• _SUPPLIED PASSAGE_
====================
# Bee-Lining Yellow Jackets



## Sherpa1 (Dec 10, 2005)

This post if only for those who have decided that they must find and remove yellow jacket nests to save their honey bee hives. 
Ok Folks, for those of you who have been having trouble with yellow jackets and want to find and remove the nest here is Sherpa's bee-lining primer:
1. Obtain a small (hand sized) fish that has been cleaned, but with the skin still on (keeps it from drying out). A small bream or bass works great.
2. By watching your hive determine in what general direction the yellow jackets are going when they leave your hive.
3. Go in that direction about 200-300 feet and find a small tree that has a clearing around it.
4. Skin a small limb of the tree, cut the end of the limb to a point and hang the fish on the limb. The best time for this is in the early morning.
5. Place some grease around the trunk of the tree to keep ants away.
6. Go home and return in about 2-3 hours.  The fish will have attracted the yellow jackets and they will be biting off small pieces of the fish and returning to their nest.
7. You can follow the yellow jackets to their nest.
8. If you are having trouble seeing the yellow jackets, you can flag them. You will need a piece of cigarette paper (the kind that people used to roll their own). Tear off a corner of the paper and make it into a small triangular "flag" with a long "tail". The tail should be just longer than the length of the yellow jacket. Take a small piece of fish and attach it to the end of the tail of the flag by rolling it into a ball. (You want the piece to be about the size that the jackets are biting off). You are going to trick the yellow jacket to take this piece of fish with the flag. When a yellow jacket has landed on the fish, and IS WELL UNDER WAY biting off a piece of the fish, you slowly slide the tail end of your flag with the fish under the yellow jacket's abdomen up to its jaws. You want the yellow jacket to grasp your piece of fish with the flag.
====================
• _GIVEN INFORMATION_
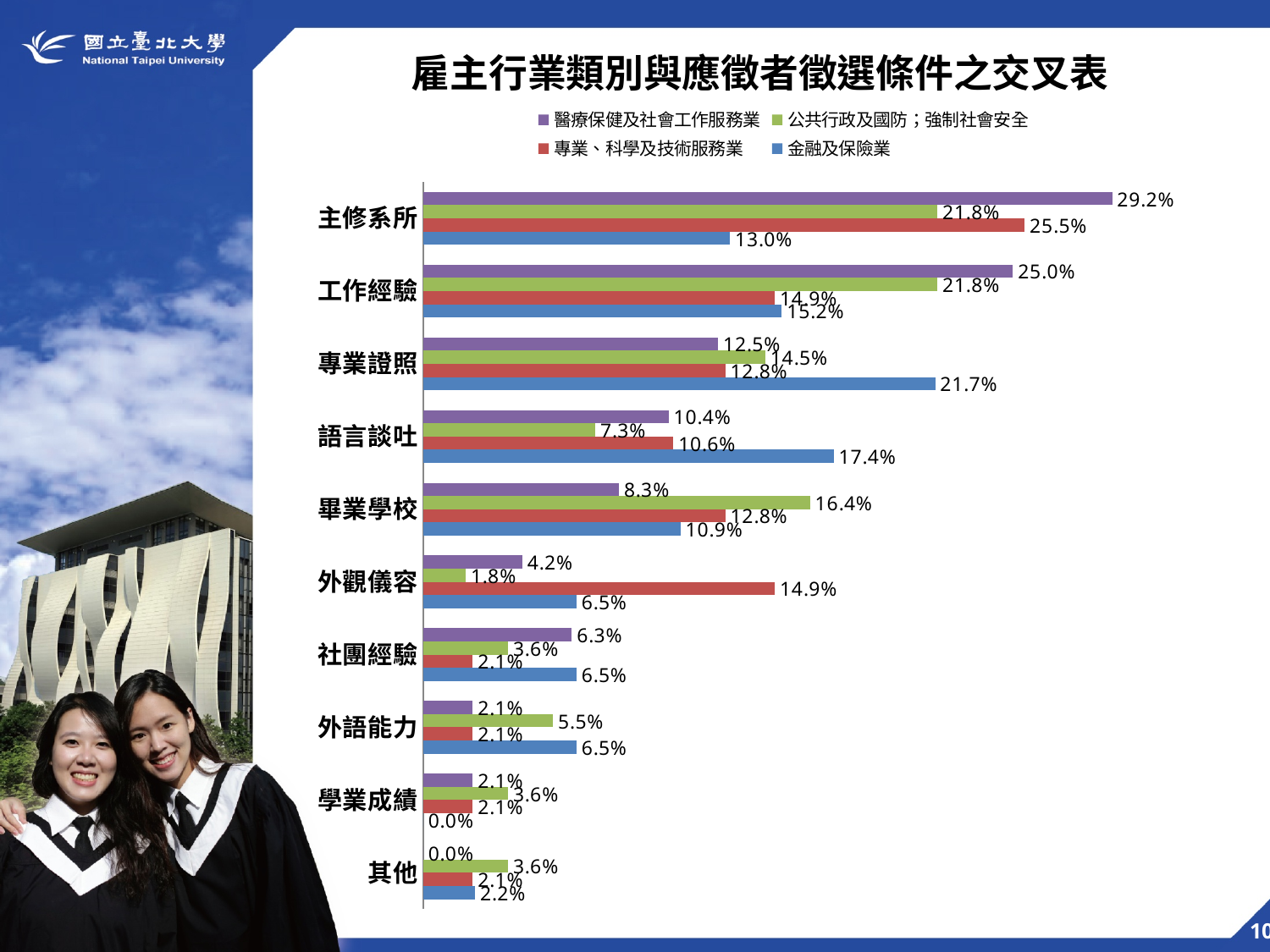
For 語言談吐, which series has the larger value: 金融及保險業 or 公共行政及國防；強制社會安全? 金融及保險業 What is the value for 畢業學校 in the 公共行政及國防；強制社會安全 series? 16.4% Which category has the lowest value in the 金融及保險業 series? 學業成績 How many series does the legend list? 4 What is the value for 外觀儀容 in the 專業、科學及技術服務業 series? 14.9% What is the value for 主修系所 in the 醫療保健及社會工作服務業 series? 29.2% What is the value for 專業證照 in the 金融及保險業 series? 21.7% What is the difference between the 醫療保健及社會工作服務業 and 金融及保險業 values for 主修系所? 16.2% Which category has the highest value in the 公共行政及國防；強制社會安全 series? 主修系所 and 工作經驗 (tied at 21.8%) How many categories are shown on the vertical axis? 10 What type of chart is shown on the slide? bar chart What is the title of the chart? 雇主行業類別與應徵者徵選條件之交叉表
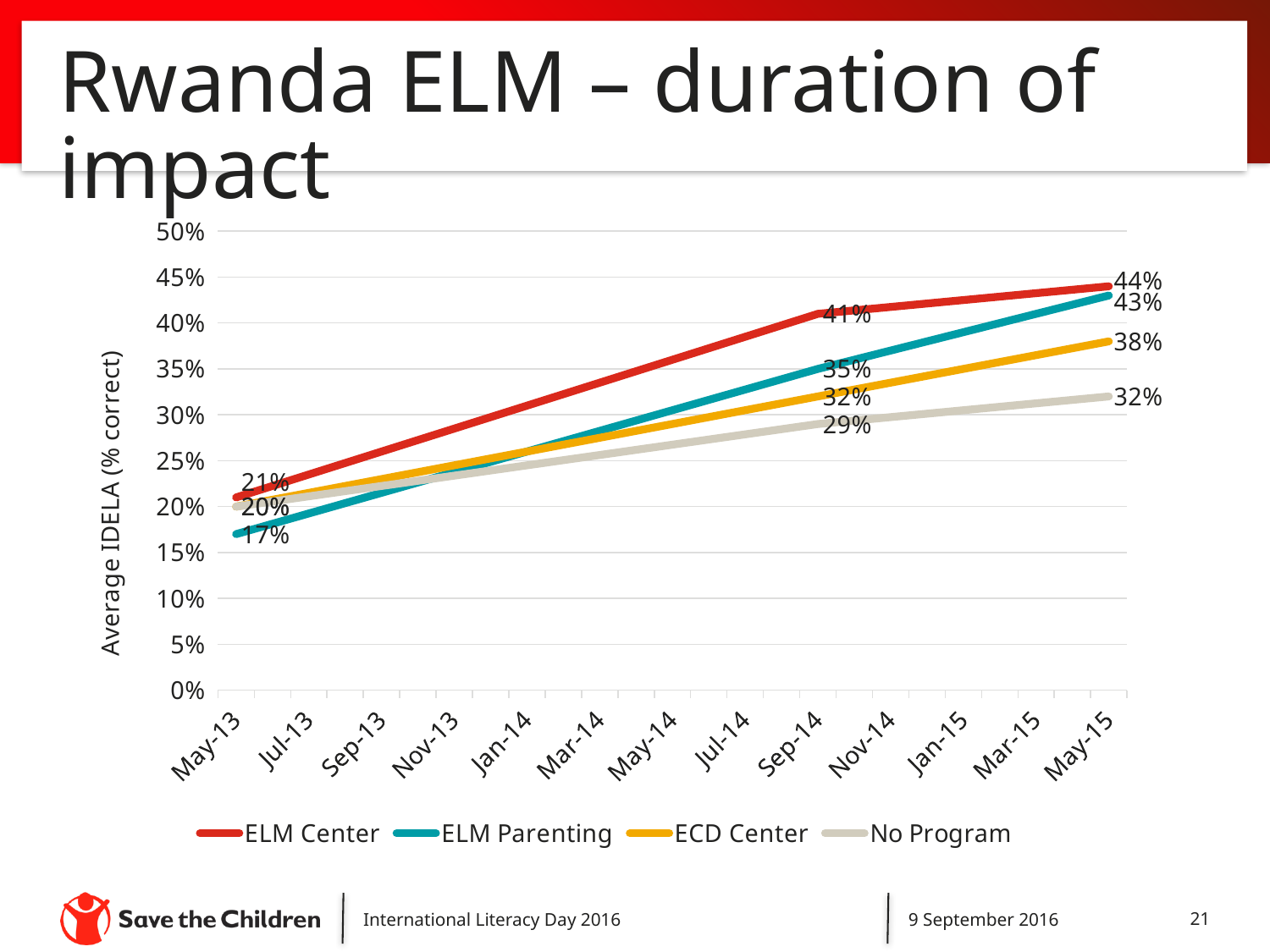
What is the difference between ELM Center and No Program at May-15? 12 percentage points Which series has the highest value at May-15? ELM Center By how much did ELM Parenting increase from May-13 to May-15? 26 percentage points Does the ELM Parenting line rise or fall from May-13 to May-15? rise What is the value for ELM Center at May-15? 44% What kind of chart is shown on the slide? line chart Which series has the lowest value at Sep-14? No Program What is the value for No Program at Sep-14? 29% At Sep-14, which is larger: ECD Center or No Program? ECD Center What is the value for ELM Parenting at May-13? 17% What is the value for ECD Center at May-15? 38% How many series does the legend list? 4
====================
• _TASK REQUIREMENTS_
1 - In the yellow jacket bee-lining post, what is put around the tree trunk to keep ants away?
2 - Write the next part of the yellow jacket bee-lining post, continuing on from its final sentence.
Nothing in the material is needed here.

• _ANSWERS TO THE TASKS_
1 - Grease.

2 -
9. The yellow jacket will take the fish with the flag attached back to the nest. Don't make the flag too big or the yellow jacket will bite the flag off.
10. If you want to practice giving the jackets some fish before making your flag, just put a small ball of fish on the end of a pine needle and use it to push under the yellow jacket when the yellow jacket is biting off a piece of fish. You can use a pine needle that is long enough to be a little distance from the "business end" of the yellow jacket. If you give the jacket a slightly larger piece than they would normally bite off, they will sometimes try to fly with this larger piece and it is easier to follow them. You could try this before using the flag method.
11. When you are following the yellow jacket and you see that it makes a sudden downward movement, you are near the nest so slow down and don't step on the nest. Repeat, DON'T STEP ON THE NEST. IF you lose sight of the yellow jacket, STOP where you are and look around. You may be very near the nest. Backtrack and try again. It really helps if you have some help in following the yellow jacket.
12. If you determine that the nest if a long way from your fish, you can put another fish closer to where you followed the yellow jackets.
13. Once you find the nest, be sure that you observe it to determine if they have more than one entrance (about half the time). Mark the location of the nest so that you can easily find it at dusk.
14. Obtain a road flare and return to the nest site at dusk. Once you have determined that all the yellow jackets have returned to the nest, light the flare and QUICKLY put the lighted end of the flare into the entrance. The flame will kill the guards and the smoke will put the yellow jackets to SLEEP. Leave the flare in the entrance about 10 minutes. After that time you can dig up the nest and dispose of the yellow jackets in whatever means you find appropriate (soapy water). Remember the jackets are asleep not dead. They will awaken in about 5 minutes if not killed. If you want to take the nest with larvae home to use as fish bait, put the nest in a paper bag and store in the refrigerator. If the nest has a second entrance, you must cover it before you put the flare in. Put the flare in the end that has the most activity. Sometimes you only find a 2nd entrance after the flare is in and you see smoke coming out. If so, quickly seal this entrance.
15. Remember, don't step on the nest and don't start a brush fire. Also if you find yellow jackets of different sizes or markings on the fish they are from different nests. You will usually see them competing for the fish.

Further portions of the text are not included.